Il blocco analizza le proprietà che un problema matematico contestualizzato in una storia deve possedere per favorirne la comprensione, identifica le criticità della struttura standard dei problemi verbali e introduce il concetto di frattura narrativa. Vengono discusse le implicazioni di tali fratture, sia all'interno del contesto che tra contesto e domanda, e vengono proposte strategie di riformulazione. Il testo stabilisce che "le varie parti del testo devono essere collegate fra loro dal punto di vista narrativo" e che "le informazioni e i dettagli narrativi devono essere verosimili". Viene evidenziato come spesso i testi siano "mal strutturati dal punto di vista narrativo", con "legami narrativi fra le diverse parti del testo non chiari" o "informazioni essenziali per risolvere il problema non verosimili". In questi casi si parla di "fratture narrative", la cui ipotesi è che "possano ostacolare una rappresentazione della storia descritta in grado di sostenere il processo risolutivo". Viene presentata una riformulazione del problema delle automobiline che elimina i dettagli narrativi inconsistenti: "La somma di due numeri è 48. Si sa che uno dei due numeri è il triplo dell'altro. Quali sono i due numeri?". Un altro tipo di frattura si situa "fra contesto e domanda", quando "la domanda è sul contesto, non nasce nel contesto". Si osserva che "se la domanda finale non emerge narrativamente dalla storia, gli allievi che affrontano il problema con un approccio narrativo tenderanno a risolvere a una domanda suggerita dalla storia". Viene citato l'esempio del test dei poliziotti di Hughes, dove la richiesta è comprensibile perché "richiama uno scopo naturale", a differenza del test delle tre montagne di Piaget.
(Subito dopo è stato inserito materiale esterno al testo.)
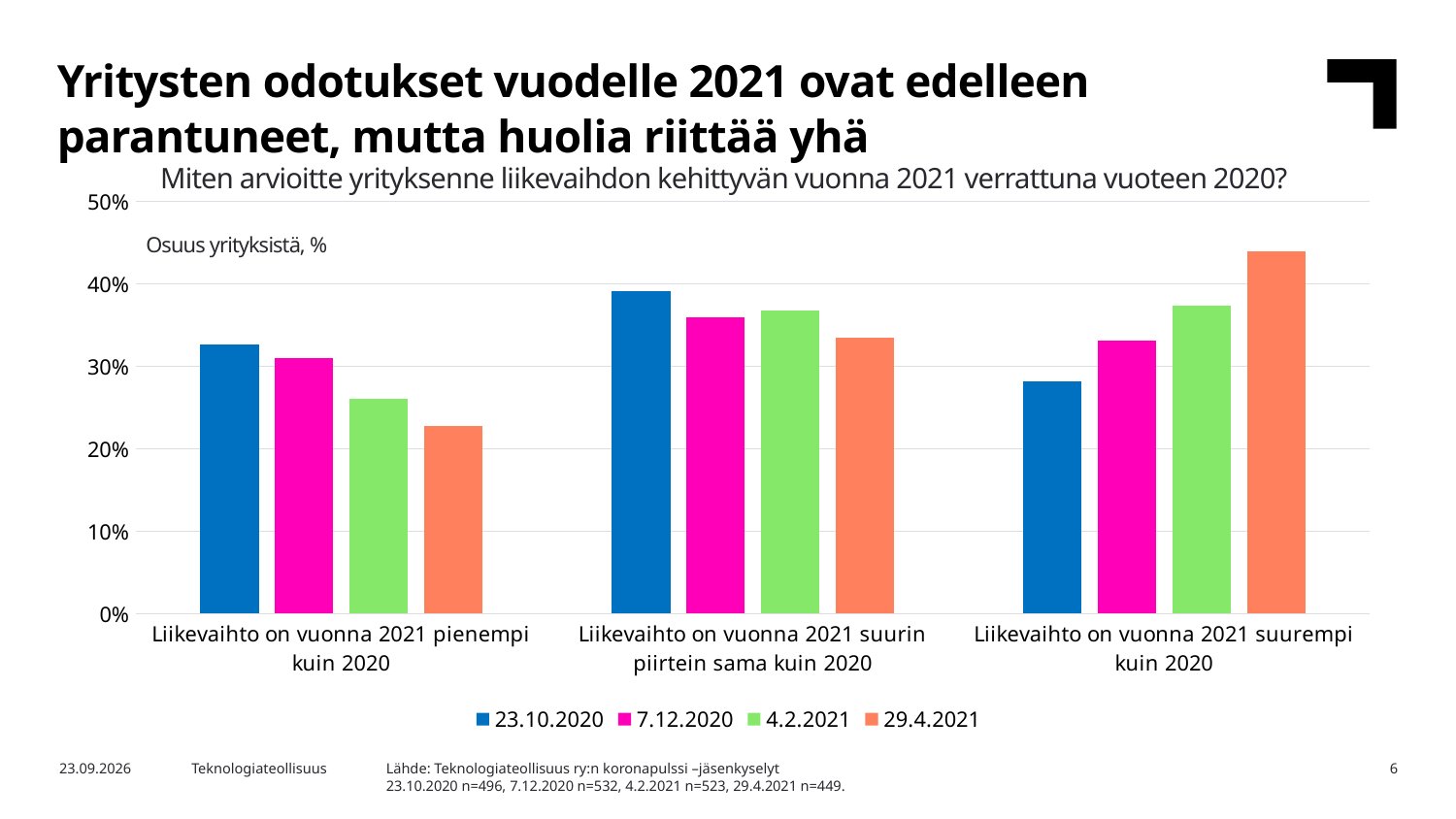
How many categories are shown on the x axis of the chart? 3 Do the values for 'Liikevaihto on vuonna 2021 pienempi kuin 2020' rise or fall from 23.10.2020 to 29.4.2021? fall Is the value for 29.4.2021 in the category 'Liikevaihto on vuonna 2021 suurempi kuin 2020' greater or less than 40%? greater Which survey date has the highest value in the category 'Liikevaihto on vuonna 2021 suurempi kuin 2020'? 29.4.2021 Is the value for 23.10.2020 in the category 'Liikevaihto on vuonna 2021 pienempi kuin 2020' greater or less than 30%? greater In the category 'Liikevaihto on vuonna 2021 suurin piirtein sama kuin 2020', which is larger: the value for 23.10.2020 or for 29.4.2021? 23.10.2020 Which survey date has the highest value in the category 'Liikevaihto on vuonna 2021 suurin piirtein sama kuin 2020'? 23.10.2020 Which survey date has the lowest value in the category 'Liikevaihto on vuonna 2021 pienempi kuin 2020'? 29.4.2021 Is the value for 29.4.2021 in the category 'Liikevaihto on vuonna 2021 pienempi kuin 2020' greater or less than 30%? less How many series does the chart legend list? 4 What is the question shown as the chart title? Miten arvioitte yrityksenne liikevaihdon kehittyvän vuonna 2021 verrattuna vuoteen 2020? What kind of chart is shown on the slide? bar chart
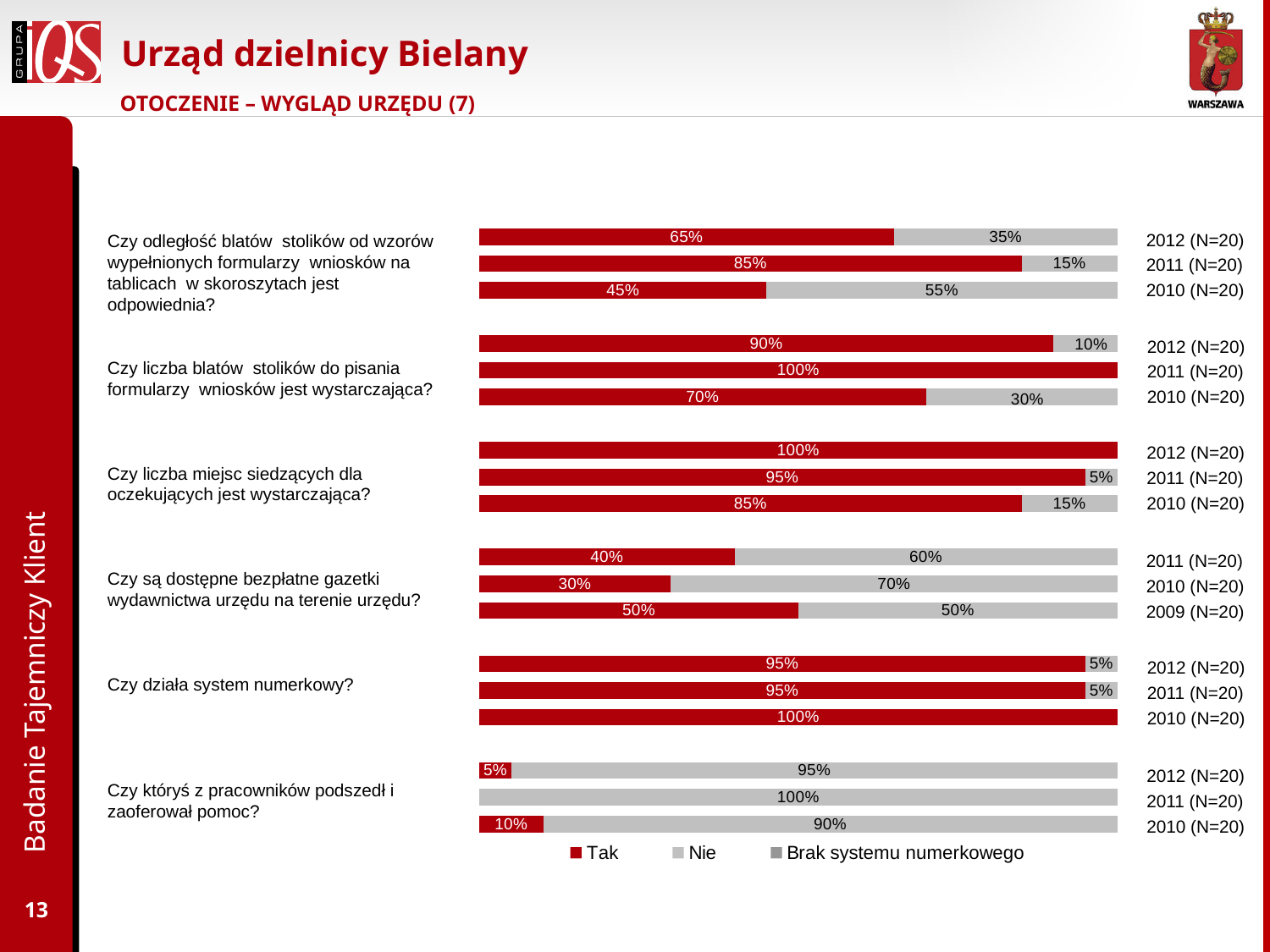
For the question "Czy są dostępne bezpłatne gazetki wydawnictwa urzędu na terenie urzędu?", which year had the lowest "Tak" share? 2010 What is the sample size (N) shown for each bar in the chart? N=20 For the question "Czy liczba blatów stolików do pisania formularzy wniosków jest wystarczająca?", which year had the highest "Tak" share? 2011 What kind of chart is shown on the slide? Stacked horizontal bar chart What percentage answered "Tak" in 2010 to the question "Czy któryś z pracowników podszedł i zaoferował pomoc?" 10% What percentage answered "Tak" in 2010 to the question "Czy liczba miejsc siedzących dla oczekujących jest wystarczająca?" 85% How many series does the chart legend list? 3 For the question "Czy są dostępne bezpłatne gazetki wydawnictwa urzędu na terenie urzędu?", is the "Tak" share larger in 2011 or in 2009? 2009 What percentage answered "Tak" in 2010 to the question "Czy działa system numerkowy?" 100% What percentage answered "Tak" in 2012 to the question "Czy odległość blatów stolików od wzorów wypełnionych formularzy wniosków na tablicach w skoroszytach jest odpowiednia?" 65% For the question "Czy liczba blatów stolików do pisania formularzy wniosków jest wystarczająca?", what is the difference between the "Tak" share in 2012 and in 2010? 20 percentage points What percentage answered "Nie" in 2010 to the question "Czy odległość blatów stolików od wzorów wypełnionych formularzy wniosków na tablicach w skoroszytach jest odpowiednia?" 55%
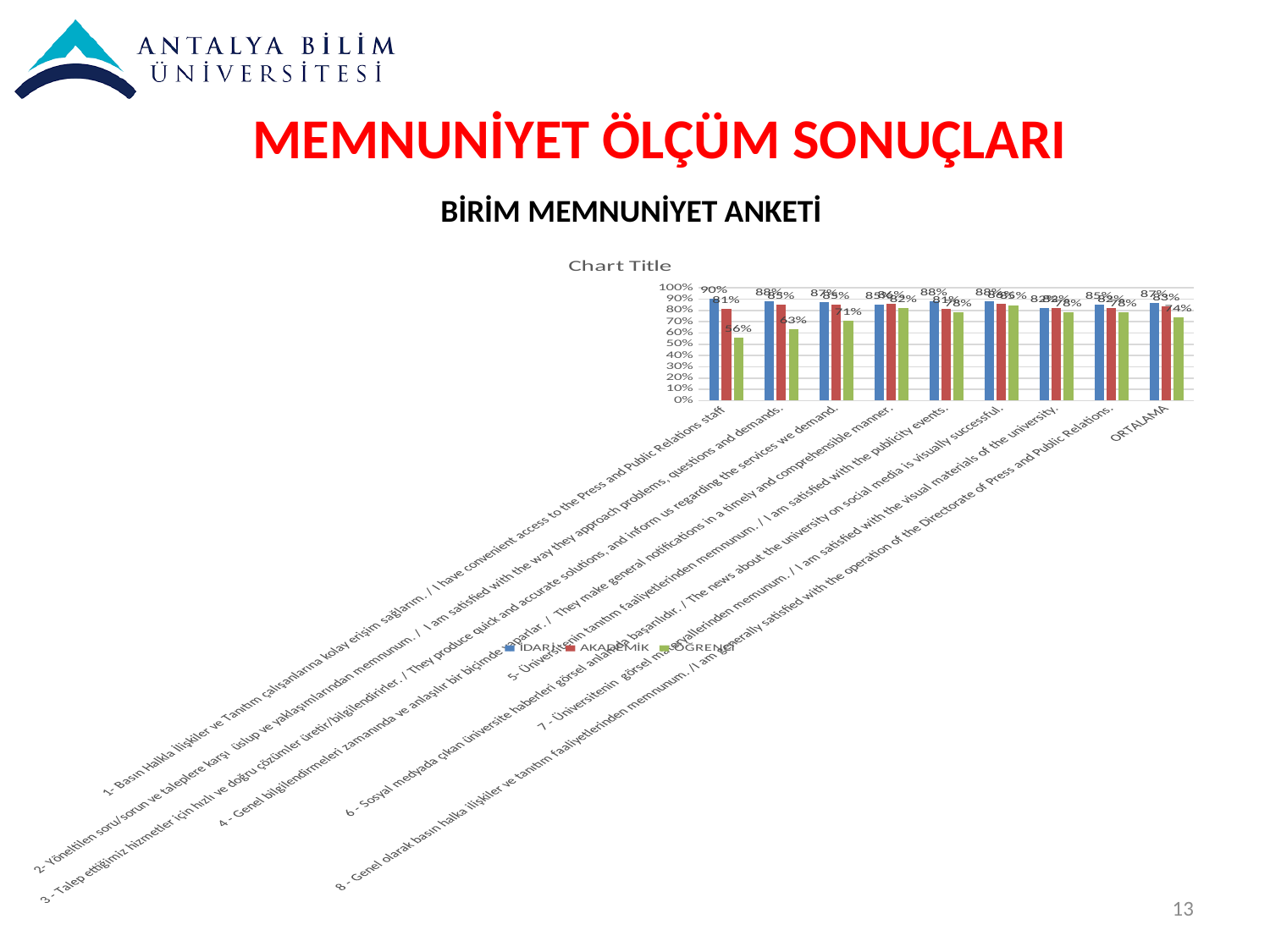
What is the İDARİ value for category 1 (Basın Halkla İlişkiler ve Tanıtım çalışanlarına kolay erişim sağlarım)? 90% Is the ÖĞRENCİ value for category 2 (Yöneltilen soru/sorun ve taleplere karşı üslup ve yaklaşımlarından memnunum) greater or less than 70%? less What are the three series names shown in the chart legend? İDARİ, AKADEMİK, ÖĞRENCİ For category 1, which is larger: the İDARİ value or the ÖĞRENCİ value? İDARİ How many series does the chart legend list? 3 What is the ÖĞRENCİ value for category 1 (Basın Halkla İlişkiler ve Tanıtım çalışanlarına kolay erişim sağlarım)? 56% What is the AKADEMİK value for category 1 (Basın Halkla İlişkiler ve Tanıtım çalışanlarına kolay erişim sağlarım)? 81% What kind of chart is shown on the slide? bar chart How many categories are plotted along the x axis of the chart (including ORTALAMA)? 9 What is the ÖĞRENCİ value for ORTALAMA? 74% What is the difference between the İDARİ and ÖĞRENCİ values for category 1? 34 percentage points Which category has the lowest ÖĞRENCİ value? Category 1 (Basın Halkla İlişkiler ve Tanıtım çalışanlarına kolay erişim sağlarım)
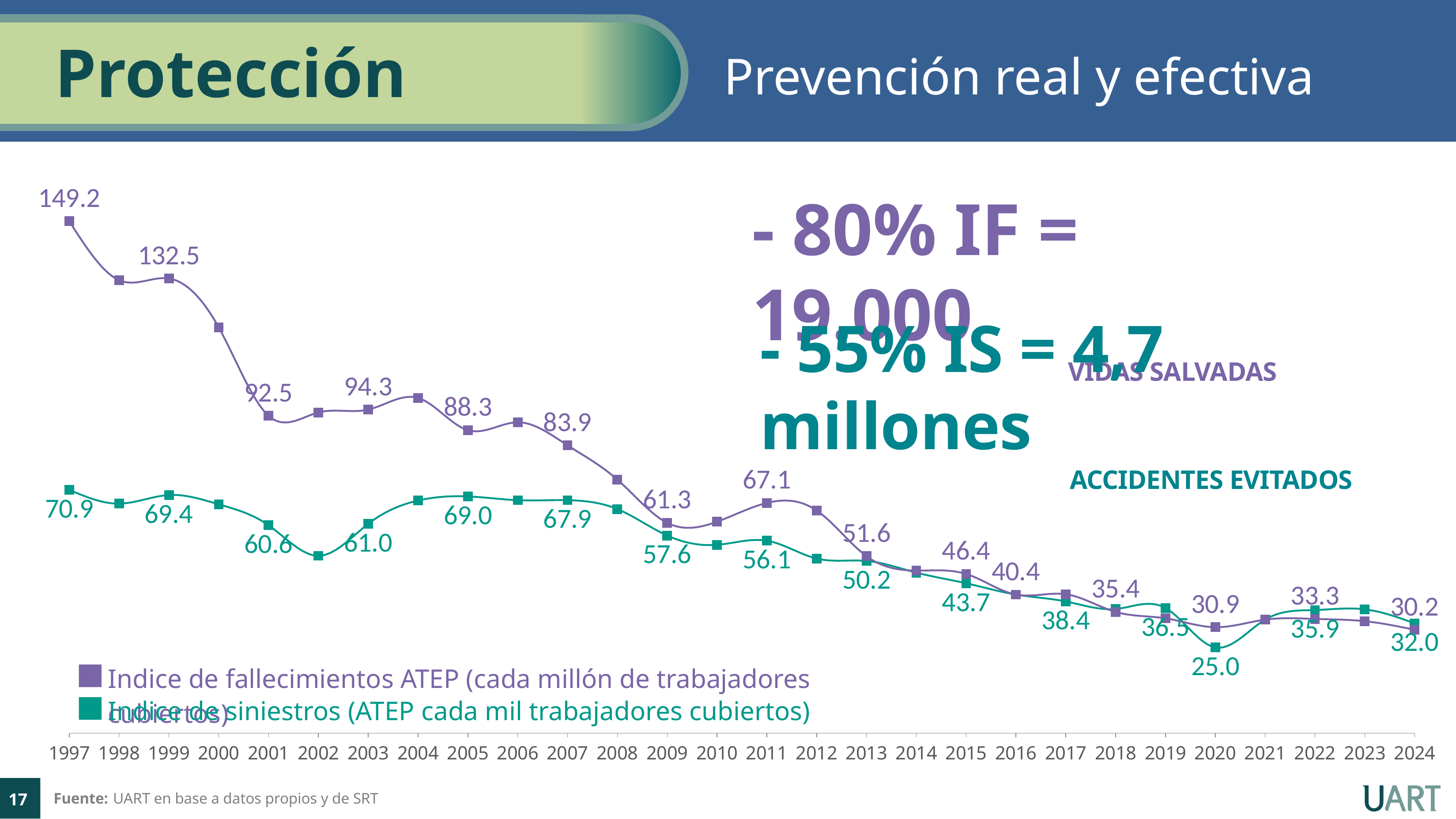
What is the difference between the Indice de fallecimientos ATEP values in 1997 and 2024? 119.0 Does the Indice de fallecimientos ATEP series generally rise or fall from 1997 to 2024? Fall What is the value of the Indice de fallecimientos ATEP series in 1997? 149.2 In which year is the Indice de fallecimientos ATEP series at its highest? 1997 How many series does the legend list? 2 What kind of chart is shown on the slide? Line chart What is the value of the Indice de fallecimientos ATEP series in 2024? 30.2 In which year is the Indice de siniestros series at its lowest? 2020 How many years are shown along the x axis? 28 What is the value of the Indice de siniestros series in 2020? 25.0 What is the value of the Indice de siniestros series in 1997? 70.9 Which series has the larger value in 1997, Indice de fallecimientos ATEP or Indice de siniestros? Indice de fallecimientos ATEP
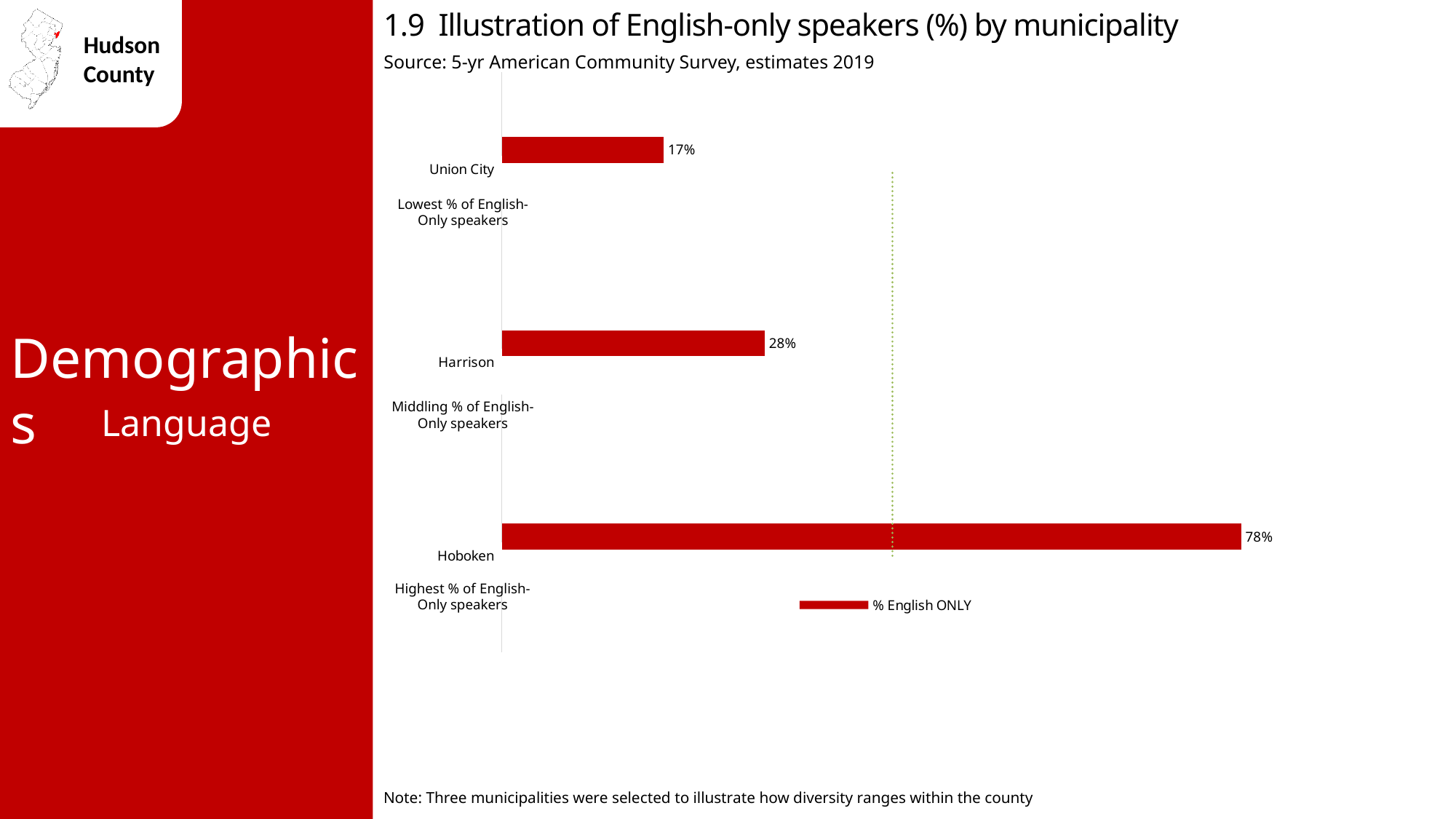
What is the value for Hoboken? 78% What is the legend entry for the series in the chart? % English ONLY Which municipality has the highest percentage of English-only speakers? Hoboken What is the difference between the values for Harrison and Union City? 11% What kind of chart is shown on the slide? Bar chart What is the value for Union City? 17% Which has a larger value, Harrison or Union City? Harrison How many series does the legend list? 1 Which municipality has the lowest percentage of English-only speakers? Union City What is the difference between the values for Hoboken and Union City? 61% How many municipalities are shown in the chart? 3 What is the value for Harrison? 28%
Un'indagine con due versioni del problema di nonna Adele conferma che risolvere la frattura narrativa, introducendo uno scopo naturale per il protagonista ("Se a Matteo piacciono di più le caramelle all’arancia, da quale dei due sacchetti gli conviene pescare?"), aumenta significativamente le risposte corrette rispetto alla versione con la frattura.


14. Il Modello C&D per la Formulazione e l'Analisi del Testo di un Problema

Un modello per la formulazione del testo di un problema che integra la dimensione narrativa con quella matematica.

Il blocco di testo delinea il modello C&D (Contesto e Domanda) per la creazione e l'analisi di problemi matematici narrativi, definiti "problemi a righe". Il modello identifica le proprietà necessarie affinché una storia sostenga il processo risolutivo, garantendo che "il problema matematico nasca in modo naturale dal contesto, e non sia introdotto artificiosamente". Viene presentata una griglia di analisi per diagnosticare "fratture narrative", come un problema "spezzato", dove "la risposta alla domanda non serve a un personaggio per raggiungere il suo scopo", o "artificioso", con "dettagli narrativi o informazioni che non hanno senso nella storia narrata". Per ogni tipo di frattura, il testo fornisce indicazioni per la riformulazione, ad esempio per un problema "chiuso", dove "lo scopo c'è ma è già stato raggiunto", la soluzione spesso consiste nel "modificare i tempi, dal passato al futuro". L'obiettivo finale è trasformare un problema standard in un "problema a righe", dove "la lettura selettiva del testo non è una strategia vincente, perché i dettagli della storia sono tutti funzionali alla comprensione del problema".